*Excerpt provided*:
▬▬▬
Wednesday, February 19, 2014

Pimping out a child

Now what in the world kind of American Conservatism do we have here?

Could it be a release from the Tea Party looking for some kinder and gentler press from all sides?

Maybe it's an early draft of The Road to Serfdom scrawled by a toddling Friedrich Hayek after observing a servant doing what they do best.

Nah, as it turns out, this is what your tax-deductible dollars buy at The American Ideas Institute's The American Conservative blog by Rod Dreher: otherwise mommy blog-typical content filched from his unsuspecting 7-year-old daughter Nora, a frequent contributor of such child labor, and pimped out as his own cheap and easy post-filler. Not only your tax-deductible dollars, by the way, mine as well, because who do you think has to pay more now to cover your tax deductibility?

And yet not only does a child's stolen refrigerator art (it's highly unlikely Nora received a proportionate cut of Dreher's pay for this effort as an allowance bonus this month) qualify as a legitimate government tax expenditure these days, it apparently also qualifies as some sort of example of conservative "culture" - in some Downton Abbey conservative-cultury sort of way.

Yep, that's what conservatism has now been reduced and degraded to in some quarters: the government-subsidized pimping out of someone's 7-year-old daughter's labor in order to earn their own daily bread.

Monday, February 17, 2014

Hey-ey, I, oh, oh I'm still alive...

I'm still alive, just on a new project and up to my neck. Props to Keith and all y'all for keeping stuff going on EQE.

Thought this was an insightful comment from an admitted liberal anonymous commenter (LibAnon) regarding why Rod Dreher rubs him/her the wrong way. The comment continues in the following section here. I'll remark on several excerpts, then I have to bolt.

....I was bullied pretty mercilessly for a while as a kid - in a Catholic school. But I've largely moved on with life. Sure, I despise bullies and authoritarians in general, but I tend to function decently well.

Rod doesn't. Rod's a perpetually aggrieved teenager in a pushing-50-something's body. Rod keeps an enemies' list far longer than Nixon's and nurses his grudges like precious children. The world has failed Rod, and Rod is going to make the world pay. It's all about Rod.

Most people who are bullied do move on with life. That's why I wonder if the new emphasis on bullying isn't caused somewhat by a fixation on it. It might be even more important to get over bullying episodes in the long run than "standing up" to the bully. I always imagine the kids who bullied me in school as working as lackeys in quick oil change garages and as farmhands in the middle of Bum-fudge-egypt. And I'm sure I'm right.

Think about the trajectory of his life since he's been online (which, thanks to his ridiculous personal oversharing, one can get a good sense of). He went to Dallas to do editorial work, but the newspaper industry started to go belly-up. This is the age of his Crunchy Con blog on Beliefnet. Irritating to some, I found it fascinating. Sure, he was a little touchy, but seemed somewhat well-adjusted.
▬▬▬
Records from a dataset
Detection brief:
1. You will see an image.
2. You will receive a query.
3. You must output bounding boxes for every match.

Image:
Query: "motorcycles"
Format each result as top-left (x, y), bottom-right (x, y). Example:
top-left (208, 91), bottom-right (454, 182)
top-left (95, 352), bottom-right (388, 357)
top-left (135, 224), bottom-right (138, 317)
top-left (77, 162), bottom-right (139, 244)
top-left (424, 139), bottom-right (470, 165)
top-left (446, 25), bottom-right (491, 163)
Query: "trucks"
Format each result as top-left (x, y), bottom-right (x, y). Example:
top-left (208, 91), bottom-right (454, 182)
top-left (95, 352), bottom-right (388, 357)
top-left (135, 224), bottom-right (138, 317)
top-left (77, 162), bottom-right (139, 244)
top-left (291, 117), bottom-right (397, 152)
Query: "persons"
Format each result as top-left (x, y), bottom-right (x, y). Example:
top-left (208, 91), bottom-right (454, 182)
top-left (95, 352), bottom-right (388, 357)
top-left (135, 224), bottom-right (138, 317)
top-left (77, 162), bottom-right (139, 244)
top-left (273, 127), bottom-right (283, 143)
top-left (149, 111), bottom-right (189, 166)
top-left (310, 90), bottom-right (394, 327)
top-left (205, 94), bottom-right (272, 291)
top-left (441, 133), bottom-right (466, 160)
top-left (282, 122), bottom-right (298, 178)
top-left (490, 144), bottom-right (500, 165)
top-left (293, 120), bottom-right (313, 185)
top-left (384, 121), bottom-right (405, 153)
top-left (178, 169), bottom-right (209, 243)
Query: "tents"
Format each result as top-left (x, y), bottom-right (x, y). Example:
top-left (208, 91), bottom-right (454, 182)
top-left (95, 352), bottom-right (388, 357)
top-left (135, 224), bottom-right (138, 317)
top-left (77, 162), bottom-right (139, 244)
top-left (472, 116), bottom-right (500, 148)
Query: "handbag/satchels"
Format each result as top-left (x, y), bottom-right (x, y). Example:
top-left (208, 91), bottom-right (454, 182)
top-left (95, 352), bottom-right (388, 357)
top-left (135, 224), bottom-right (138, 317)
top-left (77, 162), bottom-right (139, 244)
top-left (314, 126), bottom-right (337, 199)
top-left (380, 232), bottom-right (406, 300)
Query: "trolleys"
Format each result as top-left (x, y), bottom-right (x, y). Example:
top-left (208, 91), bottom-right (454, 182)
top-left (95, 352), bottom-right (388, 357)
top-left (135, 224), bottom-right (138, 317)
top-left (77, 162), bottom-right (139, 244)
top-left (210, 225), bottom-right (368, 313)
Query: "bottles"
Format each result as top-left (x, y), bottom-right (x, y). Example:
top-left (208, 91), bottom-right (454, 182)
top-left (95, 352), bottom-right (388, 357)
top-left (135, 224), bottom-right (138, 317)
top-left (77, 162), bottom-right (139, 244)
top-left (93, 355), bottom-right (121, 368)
▬▬▬
*Task 1*:
Print the part of the blog excerpt between "I'm still alive, just" and "function decently well.", inclusive.
*Task 2*:
In the blog excerpt, why does the writer claim that the tax-deductible dollars behind the post are the writer's own money too? Answer in one to three sentences.

*Exercise result 1*:
I'm still alive, just on a new project and up to my neck. Props to Keith and all y'all for keeping stuff going on EQE.

Thought this was an insightful comment from an admitted liberal anonymous commenter (LibAnon) regarding why Rod Dreher rubs him/her the wrong way. The comment continues in the following section here. I'll remark on several excerpts, then I have to bolt.

....I was bullied pretty mercilessly for a while as a kid - in a Catholic school. But I've largely moved on with life. Sure, I despise bullies and authoritarians in general, but I tend to function decently well.

*Exercise result 2*:
The writer argues that tax deductibility shifts costs onto other taxpayers. Because donors get a deduction, people like the writer have to pay more to cover it, so the writer also helps pay for the post.